Dataset entries
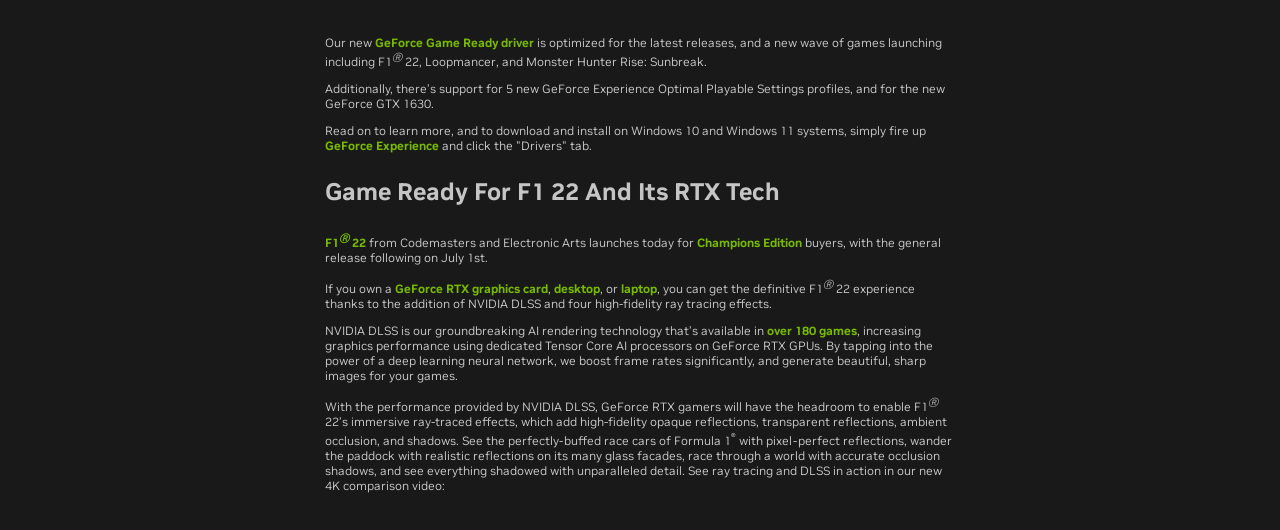

--- FILE ---
content_type: application/x-javascript;charset=utf-8
request_url: https://smetrics.nvidia.com/id?d_visid_ver=3.1.2&d_fieldgroup=A&mcorgid=F207D74D549850760A4C98C6%40AdobeOrg&mid=84445588893386788483468062680458679486&ts=1769255724890
body_size: -39
content:
{"mid":"84445588893386788483468062680458679486"}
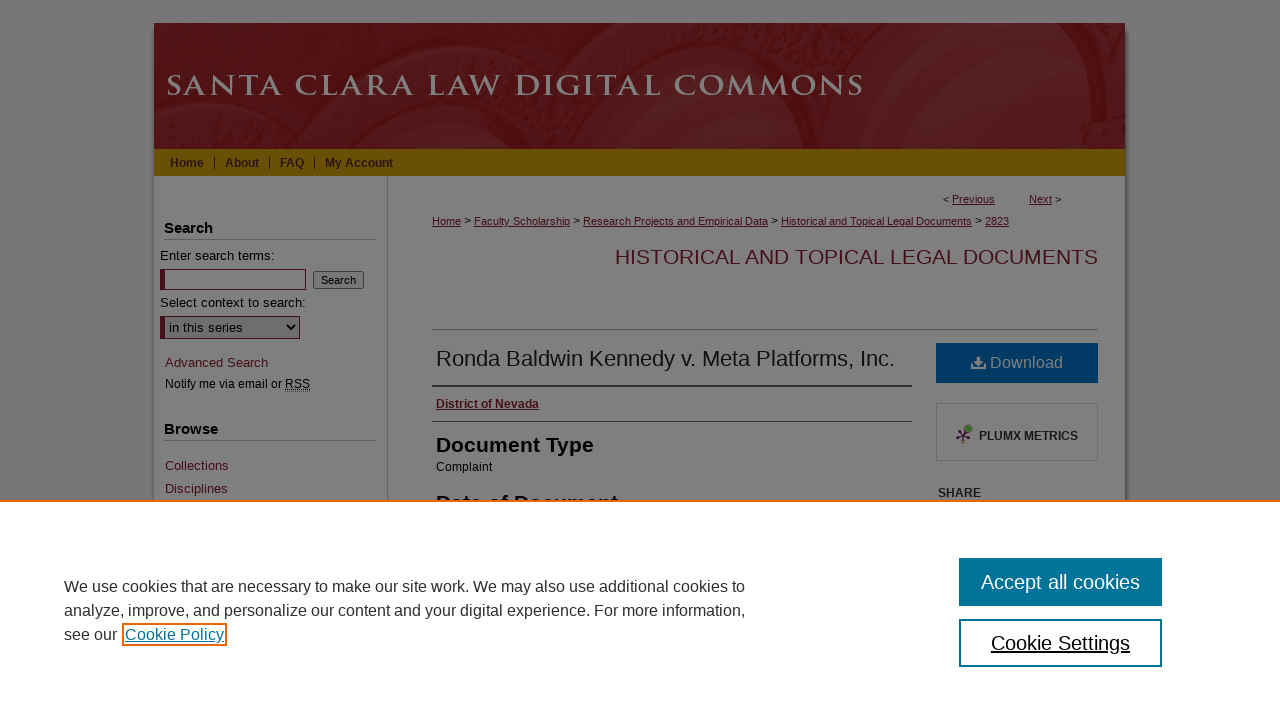

--- FILE ---
content_type: text/css
request_url: https://digitalcommons.law.scu.edu/ir-local.css
body_size: 1832
content:
/*
-----------------------------------------------
bepress IR local stylesheet.
Author:   Kyle G Sessions
Version:  16 March 2011
PLEASE SAVE THIS FILE LOCALLY!
----------------------------------------------- */

body { padding-top: 23px; }

/* Header */

#santaclara #header,
#santaclara #pagetitle,
#santaclara #header h1,
#santaclara #header h1 a {
	display: block;
	width: 980px;
	height: 126px;
	margin: 0;
	padding: 0; }

#santaclara #header h1 a {
	text-indent: -9999px;
	background: #a2272b url(assets/md5images/a5648d2e916473a774c4822d19b1255c.gif) top left no-repeat; }

/* Navigation */

#santaclara #navigation {
	height: 27px;
	background: #d59f0f url(assets/md5images/aa27c9ea7aa57f589d02b9041fe81e83.gif) top left repeat-y; }

#santaclara #navigation #tabs {
	font-size: 12px;
	padding-left: 10px; }

#santaclara #navigation #tabs li { margin: 0; }

#santaclara #navigation #tabs a {
	float: left;
	border: 0;
	border-right: 1px solid #552f25;
	line-height: 12px;
	height: 12px;
	margin: 8px 0 0 0;
	padding: 0 10px;
	color: #552f25;
	background-color: transparent; }

#santaclara #navigation #tabs li#tabfour a { border-right: 0; }

#santaclara #navigation #tabs a:link,
#santaclara #navigation #tabs a:visited {
	text-decoration: none; }

#santaclara #navigation #tabs a:active,
#santaclara #navigation #tabs a:hover,
#santaclara #navigation #tabs a:focus {
	text-decoration: underline; }

/* Sidebar */

#santaclara #sidebar { font-size: 13px; }

#santaclara #sidebar a:link,
#santaclara #sidebar a:visited {
	color: #8a2034;
	text-decoration: none; }

#santaclara #sidebar a:active,
#santaclara #sidebar a:hover,
#santaclara #sidebar a:focus {
	color: #000;
	text-decoration: underline;
	background-color: transparent; }

#santaclara #sidebar h2 {
	color: #000;
	font-size: 15px;
	background-color: transparent;
	width: 212px;
	margin-left: 14px;
	text-indent: 0;
	border-bottom: 1px solid #bebebe; }

* html #santaclara #sidebar h2 { margin-left: 0; }
*+html #santaclara #sidebar h2 { margin-left: 0; }

#santaclara #sidebar form label { color: #000; }

#santaclara #sidebar ul#side-notify {
	font-size: 12px;
	margin-top: -12px; }

#santaclara #sidebar ul#side-notify a { color: #000; }

#santaclara #sidebar input#email_address, 
#santaclara #sidebar input#search,
#santaclara #sidebar select,
#santaclara .form-table select,
#santaclara .form-table input#author {	
	border: 1px solid #8a2034;
	border-left: 5px solid #8a2034; }

/* Footer */

#santaclara #footer {
	padding-top: 8px;
	background: #f2eeef url(assets/md5images/efffc2da9e4bf4dce774de26df4529e9.gif) top left no-repeat; }

#santaclara #footer p {
	font-size: 12px;
	line-height: 21px;
	height: 21px; }

#santaclara #footer p.footer-links { padding-top: 16px; }

#santaclara #footer p.footer-sponsor { padding: 0 0 0 40px; }

#santaclara #footer p,
#santaclara #footer p a:link,
#santaclara #footer p a:visited {
	color: #000;
	text-decoration: none; }

#santaclara #footer p a:active,
#santaclara #footer p a:hover,
#santaclara #footer p a:focus {
	color: #000;
	text-decoration: underline; }

/* Main content area */

#santaclara #content {
	min-height: 250px;
	background: transparent url(assets/md5images/a900c5e93304ae51d5e3596cec6b2bfa.gif) bottom right no-repeat; }

#santaclara #main.text a:link,
#santaclara #main.text a:visited {
	color: #8a2034;
	text-decoration: underline; }

#santaclara #main.text a:active,
#santaclara #main.text a:hover,
#santaclara #main.text a:focus {
	color: #000;
	text-decoration: underline;
	background-color: transparent; }

#santaclara #main.text h2 { font-size: 21px; }

#santaclara #dcn-home #widgetSlideshow { margin-bottom: 0; }

* html #santaclara #main.text #cover-browse h3 { height: 1%; }
*+html #santaclara #main.text #cover-browse h3 { min-height: 1%; }

#santaclara #main.text #cover-browse h3 a {
	font-size: 15px;
	font-weight: normal; }

#santaclara #main.text .box { background-color: transparent; }

#santaclara #main.text .box h2 {
	font-size: 16px;
	border-bottom-color: #999; }

#santaclara #main.text .articleInfo a,
#santaclara #main.text h2#series-title a:link,
#santaclara #main.text h2#series-title a:visited,
#santaclara #main.text .box a:link,
#santaclara #main.text .box a:visited {
	text-decoration: none; }

#santaclara #main.text h2#series-title a:active,
#santaclara #main.text h2#series-title a:hover,
#santaclara #main.text h2#series-title a:focus,
#santaclara #main.text .box a:active,
#santaclara #main.text .box a:hover,
#santaclara #main.text .box a:focus {
	text-decoration: underline; }

#santaclara #main.text #series-home,
#santaclara #main.text #alpha,
#santaclara #main.text #beta,
#santaclara #main.text .articleInfo {
	background-color: transparent; }
	
	/* Removing space between content and map on homepage */
#santaclara #main.text div.box-top.left, #santaclara #main.text div.box-top.left #cover-browse, #santaclara #main.text div.box-top.right { margin-bottom: 0px; }

/* to adjust homepage intro text aarder/8/11/25 */
#santaclara #dcn-home .box-top.right {
  padding-top: 5px;
  margin-top: 70px;
  
/* Image Localizations */

#wrapper {
	background-image: url(assets/md5images/4f50c43e27f5c44d012d846415cf1ac1.gif);
	background-repeat: repeat-y; }

#content ul li,
.communities dd span,
.communities dd ul li {
	background-image: url(assets/md5images/8d5c952b4e7c4fcd9dd6cce30414d067.gif); }

#cover-browse h3 {
	background: transparent url(assets/md5images/8d5c952b4e7c4fcd9dd6cce30414d067.gif) left no-repeat; }

#message ul.confirm ul li,
#message ul.warning ul li {
	background-image: url(assets/md5images/8d5c952b4e7c4fcd9dd6cce30414d067.gif); }

.box p a:link,
.box p a:visited,
.box p a:active,
.box p a:hover,
.box p a:focus {
	background: transparent url(assets/md5images/628af3b19b40a05102107a41285639b2.gif) bottom left repeat-x; }

.divider,
.series-div {
	background: transparent url(assets/md5images/628af3b19b40a05102107a41285639b2.gif) left repeat-x; }
	
/* Small Caps rule needed for Bluebook citation */

#santaclara .smallcaps {
font-variant: small-caps; }

/* Advanced Search Fix */

.legacy #santaclara #wrapper { background-image: url(assets/md5images/4f50c43e27f5c44d012d846415cf1ac1.gif); }

.legacy #santaclara #content {
       background-color: #fff;
       width: 970px;
       margin: 0 auto;
       float: none;
       background-position: 101% 100%; }
       
/* To remove additional spaces from below lists */
       
#santaclara #abstract.element ul {margin-bottom: 0px; }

▶ Task goal:
The answer is the full set of records printed exactly, less the pictures.

▶ Problem solution:
--- FILE ---
content_type: application/x-javascript;charset=utf-8
request_url: https://smetrics.nvidia.com/id?d_visid_ver=3.1.2&d_fieldgroup=A&mcorgid=F207D74D549850760A4C98C6%40AdobeOrg&mid=84445588893386788483468062680458679486&ts=1769255724890
body_size: -39
content:
{"mid":"84445588893386788483468062680458679486"}

--- FILE ---
content_type: text/css
request_url: https://digitalcommons.law.scu.edu/ir-local.css
body_size: 1832
content:
/*
-----------------------------------------------
bepress IR local stylesheet.
Author:   Kyle G Sessions
Version:  16 March 2011
PLEASE SAVE THIS FILE LOCALLY!
----------------------------------------------- */

body { padding-top: 23px; }

/* Header */

#santaclara #header,
#santaclara #pagetitle,
#santaclara #header h1,
#santaclara #header h1 a {
	display: block;
	width: 980px;
	height: 126px;
	margin: 0;
	padding: 0; }

#santaclara #header h1 a {
	text-indent: -9999px;
	background: #a2272b url(assets/md5images/a5648d2e916473a774c4822d19b1255c.gif) top left no-repeat; }

/* Navigation */

#santaclara #navigation {
	height: 27px;
	background: #d59f0f url(assets/md5images/aa27c9ea7aa57f589d02b9041fe81e83.gif) top left repeat-y; }

#santaclara #navigation #tabs {
	font-size: 12px;
	padding-left: 10px; }

#santaclara #navigation #tabs li { margin: 0; }

#santaclara #navigation #tabs a {
	float: left;
	border: 0;
	border-right: 1px solid #552f25;
	line-height: 12px;
	height: 12px;
	margin: 8px 0 0 0;
	padding: 0 10px;
	color: #552f25;
	background-color: transparent; }

#santaclara #navigation #tabs li#tabfour a { border-right: 0; }

#santaclara #navigation #tabs a:link,
#santaclara #navigation #tabs a:visited {
	text-decoration: none; }

#santaclara #navigation #tabs a:active,
#santaclara #navigation #tabs a:hover,
#santaclara #navigation #tabs a:focus {
	text-decoration: underline; }

/* Sidebar */

#santaclara #sidebar { font-size: 13px; }

#santaclara #sidebar a:link,
#santaclara #sidebar a:visited {
	color: #8a2034;
	text-decoration: none; }

#santaclara #sidebar a:active,
#santaclara #sidebar a:hover,
#santaclara #sidebar a:focus {
	color: #000;
	text-decoration: underline;
	background-color: transparent; }

#santaclara #sidebar h2 {
	color: #000;
	font-size: 15px;
	background-color: transparent;
	width: 212px;
	margin-left: 14px;
	text-indent: 0;
	border-bottom: 1px solid #bebebe; }

* html #santaclara #sidebar h2 { margin-left: 0; }
*+html #santaclara #sidebar h2 { margin-left: 0; }

#santaclara #sidebar form label { color: #000; }

#santaclara #sidebar ul#side-notify {
	font-size: 12px;
	margin-top: -12px; }

#santaclara #sidebar ul#side-notify a { color: #000; }

#santaclara #sidebar input#email_address, 
#santaclara #sidebar input#search,
#santaclara #sidebar select,
#santaclara .form-table select,
#santaclara .form-table input#author {	
	border: 1px solid #8a2034;
	border-left: 5px solid #8a2034; }

/* Footer */

#santaclara #footer {
	padding-top: 8px;
	background: #f2eeef url(assets/md5images/efffc2da9e4bf4dce774de26df4529e9.gif) top left no-repeat; }

#santaclara #footer p {
	font-size: 12px;
	line-height: 21px;
	height: 21px; }

#santaclara #footer p.footer-links { padding-top: 16px; }

#santaclara #footer p.footer-sponsor { padding: 0 0 0 40px; }

#santaclara #footer p,
#santaclara #footer p a:link,
#santaclara #footer p a:visited {
	color: #000;
	text-decoration: none; }

#santaclara #footer p a:active,
#santaclara #footer p a:hover,
#santaclara #footer p a:focus {
	color: #000;
	text-decoration: underline; }

/* Main content area */

#santaclara #content {
	min-height: 250px;
	background: transparent url(assets/md5images/a900c5e93304ae51d5e3596cec6b2bfa.gif) bottom right no-repeat; }

#santaclara #main.text a:link,
#santaclara #main.text a:visited {
	color: #8a2034;
	text-decoration: underline; }

#santaclara #main.text a:active,
#santaclara #main.text a:hover,
#santaclara #main.text a:focus {
	color: #000;
	text-decoration: underline;
	background-color: transparent; }

#santaclara #main.text h2 { font-size: 21px; }

#santaclara #dcn-home #widgetSlideshow { margin-bottom: 0; }

* html #santaclara #main.text #cover-browse h3 { height: 1%; }
*+html #santaclara #main.text #cover-browse h3 { min-height: 1%; }

#santaclara #main.text #cover-browse h3 a {
	font-size: 15px;
	font-weight: normal; }

#santaclara #main.text .box { background-color: transparent; }

#santaclara #main.text .box h2 {
	font-size: 16px;
	border-bottom-color: #999; }

#santaclara #main.text .articleInfo a,
#santaclara #main.text h2#series-title a:link,
#santaclara #main.text h2#series-title a:visited,
#santaclara #main.text .box a:link,
#santaclara #main.text .box a:visited {
	text-decoration: none; }

#santaclara #main.text h2#series-title a:active,
#santaclara #main.text h2#series-title a:hover,
#santaclara #main.text h2#series-title a:focus,
#santaclara #main.text .box a:active,
#santaclara #main.text .box a:hover,
#santaclara #main.text .box a:focus {
	text-decoration: underline; }

#santaclara #main.text #series-home,
#santaclara #main.text #alpha,
#santaclara #main.text #beta,
#santaclara #main.text .articleInfo {
	background-color: transparent; }
	
	/* Removing space between content and map on homepage */
#santaclara #main.text div.box-top.left, #santaclara #main.text div.box-top.left #cover-browse, #santaclara #main.text div.box-top.right { margin-bottom: 0px; }

/* to adjust homepage intro text aarder/8/11/25 */
#santaclara #dcn-home .box-top.right {
  padding-top: 5px;
  margin-top: 70px;
  
/* Image Localizations */

#wrapper {
	background-image: url(assets/md5images/4f50c43e27f5c44d012d846415cf1ac1.gif);
	background-repeat: repeat-y; }

#content ul li,
.communities dd span,
.communities dd ul li {
	background-image: url(assets/md5images/8d5c952b4e7c4fcd9dd6cce30414d067.gif); }

#cover-browse h3 {
	background: transparent url(assets/md5images/8d5c952b4e7c4fcd9dd6cce30414d067.gif) left no-repeat; }

#message ul.confirm ul li,
#message ul.warning ul li {
	background-image: url(assets/md5images/8d5c952b4e7c4fcd9dd6cce30414d067.gif); }

.box p a:link,
.box p a:visited,
.box p a:active,
.box p a:hover,
.box p a:focus {
	background: transparent url(assets/md5images/628af3b19b40a05102107a41285639b2.gif) bottom left repeat-x; }

.divider,
.series-div {
	background: transparent url(assets/md5images/628af3b19b40a05102107a41285639b2.gif) left repeat-x; }
	
/* Small Caps rule needed for Bluebook citation */

#santaclara .smallcaps {
font-variant: small-caps; }

/* Advanced Search Fix */

.legacy #santaclara #wrapper { background-image: url(assets/md5images/4f50c43e27f5c44d012d846415cf1ac1.gif); }

.legacy #santaclara #content {
       background-color: #fff;
       width: 970px;
       margin: 0 auto;
       float: none;
       background-position: 101% 100%; }
       
/* To remove additional spaces from below lists */
       
#santaclara #abstract.element ul {margin-bottom: 0px; }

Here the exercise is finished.